> _Excerpt_

━━━━━━━━━━━━━━━━━━━━

A determined campaign by indigenous people has forced the Peruvian government to temporarily suspend new laws that would permit the global oil, gas and timber corporations to expand into virgin forest on the Amazon river.

Leaving their land, the members of the resistance blockaded the main road linking the two industrial cities of Tarapoto and Yuri-maguas earlier this month. In bloody clashes with the authorities, 20 police were killed and an unknown number of members of the resistance. The authorities are accused of burning bodies to hide the number of dead.

The indigenous people, who live in traditional tribal communities, say the government has no right to steal their ancestral lands and hand them over to global corporations. Armed with bows and arrows, and blow pipes, they plan to continue fighting until the laws are not only postponed, but abandoned.

They have no choice, they say, because once the loggers, miners and oil and gas companies come, their way of life would be destroyed. One of their leaders, Alberto Pizango, was accused of “sedition, conspiracy and rebellion”. He took refuge in the Nicaraguan embassy in Lima and as part of its retreat the government has agreed to allow him to leave for Nicaragua unmolested.

━━━━━━━━━━━━━━━━━━━━

Data records
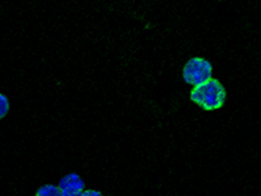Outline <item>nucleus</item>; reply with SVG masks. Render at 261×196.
Returning <instances> with one entry per match:
<instances>
[{
    "mask_svg": "<svg viewBox=\"0 0 261 196\" xmlns=\"http://www.w3.org/2000/svg\"><path fill=\"white\" fill-rule=\"evenodd\" d=\"M191 100L206 111L217 110L223 106L226 101L225 86L216 79H211L205 84L195 86L191 90Z\"/></svg>",
    "mask_w": 261,
    "mask_h": 196,
    "instance_id": "f257e3e1",
    "label": "nucleus"
},
{
    "mask_svg": "<svg viewBox=\"0 0 261 196\" xmlns=\"http://www.w3.org/2000/svg\"><path fill=\"white\" fill-rule=\"evenodd\" d=\"M213 67L211 62L202 58H192L186 63L183 68V79L190 85L199 86L212 79Z\"/></svg>",
    "mask_w": 261,
    "mask_h": 196,
    "instance_id": "f03ea898",
    "label": "nucleus"
},
{
    "mask_svg": "<svg viewBox=\"0 0 261 196\" xmlns=\"http://www.w3.org/2000/svg\"><path fill=\"white\" fill-rule=\"evenodd\" d=\"M59 190L62 196H81L85 191V183L77 174H68L59 182Z\"/></svg>",
    "mask_w": 261,
    "mask_h": 196,
    "instance_id": "7ed1b4c3",
    "label": "nucleus"
},
{
    "mask_svg": "<svg viewBox=\"0 0 261 196\" xmlns=\"http://www.w3.org/2000/svg\"><path fill=\"white\" fill-rule=\"evenodd\" d=\"M36 196H62V193H60V190L58 186H54V184H45V186L39 187Z\"/></svg>",
    "mask_w": 261,
    "mask_h": 196,
    "instance_id": "20e7f679",
    "label": "nucleus"
},
{
    "mask_svg": "<svg viewBox=\"0 0 261 196\" xmlns=\"http://www.w3.org/2000/svg\"><path fill=\"white\" fill-rule=\"evenodd\" d=\"M9 111V101L8 98L4 94L0 93V119H3L4 116L8 114Z\"/></svg>",
    "mask_w": 261,
    "mask_h": 196,
    "instance_id": "39448f33",
    "label": "nucleus"
},
{
    "mask_svg": "<svg viewBox=\"0 0 261 196\" xmlns=\"http://www.w3.org/2000/svg\"><path fill=\"white\" fill-rule=\"evenodd\" d=\"M81 196H102V193L95 190H85Z\"/></svg>",
    "mask_w": 261,
    "mask_h": 196,
    "instance_id": "423d86ee",
    "label": "nucleus"
}]
</instances>
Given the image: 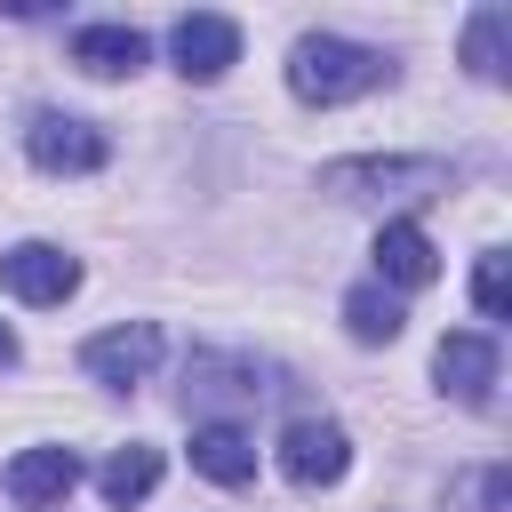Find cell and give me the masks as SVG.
<instances>
[{"mask_svg": "<svg viewBox=\"0 0 512 512\" xmlns=\"http://www.w3.org/2000/svg\"><path fill=\"white\" fill-rule=\"evenodd\" d=\"M392 80V56L384 48H368V40H344V32H304L296 48H288V88H296V104H352V96H368V88H384Z\"/></svg>", "mask_w": 512, "mask_h": 512, "instance_id": "1", "label": "cell"}, {"mask_svg": "<svg viewBox=\"0 0 512 512\" xmlns=\"http://www.w3.org/2000/svg\"><path fill=\"white\" fill-rule=\"evenodd\" d=\"M320 192H336V200H432V192H448V160H336V168H320Z\"/></svg>", "mask_w": 512, "mask_h": 512, "instance_id": "2", "label": "cell"}, {"mask_svg": "<svg viewBox=\"0 0 512 512\" xmlns=\"http://www.w3.org/2000/svg\"><path fill=\"white\" fill-rule=\"evenodd\" d=\"M24 152H32V168H48V176H96V168L112 160V136H104L96 120H80V112H32V120H24Z\"/></svg>", "mask_w": 512, "mask_h": 512, "instance_id": "3", "label": "cell"}, {"mask_svg": "<svg viewBox=\"0 0 512 512\" xmlns=\"http://www.w3.org/2000/svg\"><path fill=\"white\" fill-rule=\"evenodd\" d=\"M80 368H88L104 392H136V384L160 368V328H152V320H120V328L88 336V344H80Z\"/></svg>", "mask_w": 512, "mask_h": 512, "instance_id": "4", "label": "cell"}, {"mask_svg": "<svg viewBox=\"0 0 512 512\" xmlns=\"http://www.w3.org/2000/svg\"><path fill=\"white\" fill-rule=\"evenodd\" d=\"M344 464H352L344 424H328V416H296V424L280 432V472H288L296 488H336Z\"/></svg>", "mask_w": 512, "mask_h": 512, "instance_id": "5", "label": "cell"}, {"mask_svg": "<svg viewBox=\"0 0 512 512\" xmlns=\"http://www.w3.org/2000/svg\"><path fill=\"white\" fill-rule=\"evenodd\" d=\"M0 288L24 296V304H64L80 288V256H64L56 240H16L0 256Z\"/></svg>", "mask_w": 512, "mask_h": 512, "instance_id": "6", "label": "cell"}, {"mask_svg": "<svg viewBox=\"0 0 512 512\" xmlns=\"http://www.w3.org/2000/svg\"><path fill=\"white\" fill-rule=\"evenodd\" d=\"M432 376H440V392H448V400L488 408V392H496V336H488V328H456V336H440Z\"/></svg>", "mask_w": 512, "mask_h": 512, "instance_id": "7", "label": "cell"}, {"mask_svg": "<svg viewBox=\"0 0 512 512\" xmlns=\"http://www.w3.org/2000/svg\"><path fill=\"white\" fill-rule=\"evenodd\" d=\"M168 56H176L184 80H224V72L240 64V24H232V16H176Z\"/></svg>", "mask_w": 512, "mask_h": 512, "instance_id": "8", "label": "cell"}, {"mask_svg": "<svg viewBox=\"0 0 512 512\" xmlns=\"http://www.w3.org/2000/svg\"><path fill=\"white\" fill-rule=\"evenodd\" d=\"M376 280H384L392 296L432 288V280H440V248H432V232L408 224V216H392V224L376 232Z\"/></svg>", "mask_w": 512, "mask_h": 512, "instance_id": "9", "label": "cell"}, {"mask_svg": "<svg viewBox=\"0 0 512 512\" xmlns=\"http://www.w3.org/2000/svg\"><path fill=\"white\" fill-rule=\"evenodd\" d=\"M72 488H80V456H72V448H24V456L8 464V496H16L24 512L64 504Z\"/></svg>", "mask_w": 512, "mask_h": 512, "instance_id": "10", "label": "cell"}, {"mask_svg": "<svg viewBox=\"0 0 512 512\" xmlns=\"http://www.w3.org/2000/svg\"><path fill=\"white\" fill-rule=\"evenodd\" d=\"M192 472H208L216 488H248L256 480V440L240 424H192Z\"/></svg>", "mask_w": 512, "mask_h": 512, "instance_id": "11", "label": "cell"}, {"mask_svg": "<svg viewBox=\"0 0 512 512\" xmlns=\"http://www.w3.org/2000/svg\"><path fill=\"white\" fill-rule=\"evenodd\" d=\"M72 64L96 72V80H128L144 64V32L136 24H80L72 32Z\"/></svg>", "mask_w": 512, "mask_h": 512, "instance_id": "12", "label": "cell"}, {"mask_svg": "<svg viewBox=\"0 0 512 512\" xmlns=\"http://www.w3.org/2000/svg\"><path fill=\"white\" fill-rule=\"evenodd\" d=\"M464 64H472V80L512 72V8H472L464 16Z\"/></svg>", "mask_w": 512, "mask_h": 512, "instance_id": "13", "label": "cell"}, {"mask_svg": "<svg viewBox=\"0 0 512 512\" xmlns=\"http://www.w3.org/2000/svg\"><path fill=\"white\" fill-rule=\"evenodd\" d=\"M344 328H352V344H392V336L408 328V304H400L384 280H360V288L344 296Z\"/></svg>", "mask_w": 512, "mask_h": 512, "instance_id": "14", "label": "cell"}, {"mask_svg": "<svg viewBox=\"0 0 512 512\" xmlns=\"http://www.w3.org/2000/svg\"><path fill=\"white\" fill-rule=\"evenodd\" d=\"M96 488H104V504H144V496L160 488V448H152V440L112 448V456H104V472H96Z\"/></svg>", "mask_w": 512, "mask_h": 512, "instance_id": "15", "label": "cell"}, {"mask_svg": "<svg viewBox=\"0 0 512 512\" xmlns=\"http://www.w3.org/2000/svg\"><path fill=\"white\" fill-rule=\"evenodd\" d=\"M472 304H480V320H504V248L480 256V272H472Z\"/></svg>", "mask_w": 512, "mask_h": 512, "instance_id": "16", "label": "cell"}, {"mask_svg": "<svg viewBox=\"0 0 512 512\" xmlns=\"http://www.w3.org/2000/svg\"><path fill=\"white\" fill-rule=\"evenodd\" d=\"M8 360H16V336H8V328H0V368H8Z\"/></svg>", "mask_w": 512, "mask_h": 512, "instance_id": "17", "label": "cell"}]
</instances>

━━━━━━━━━━━━━━━━━━━━

> _Short problem 1_
Answer these questions from the Peru protest article above:
(a) Which two cities does the blockaded road link?
(b) How many police were killed in the clashes?
(c) Where did Alberto Pizango take refuge?
> _Short problem 2_
Write out the part of the Peru protest article starting at "Leaving their land, the" and ending at "postponed, but abandoned.".

> _Full response 1_
(a) Tarapoto and Yuri-maguas
(b) 20
(c) The Nicaraguan embassy in Lima

> _Full response 2_
Leaving their land, the members of the resistance blockaded the main road linking the two industrial cities of Tarapoto and Yuri-maguas earlier this month. In bloody clashes with the authorities, 20 police were killed and an unknown number of members of the resistance. The authorities are accused of burning bodies to hide the number of dead.

The indigenous people, who live in traditional tribal communities, say the government has no right to steal their ancestral lands and hand them over to global corporations. Armed with bows and arrows, and blow pipes, they plan to continue fighting until the laws are not only postponed, but abandoned.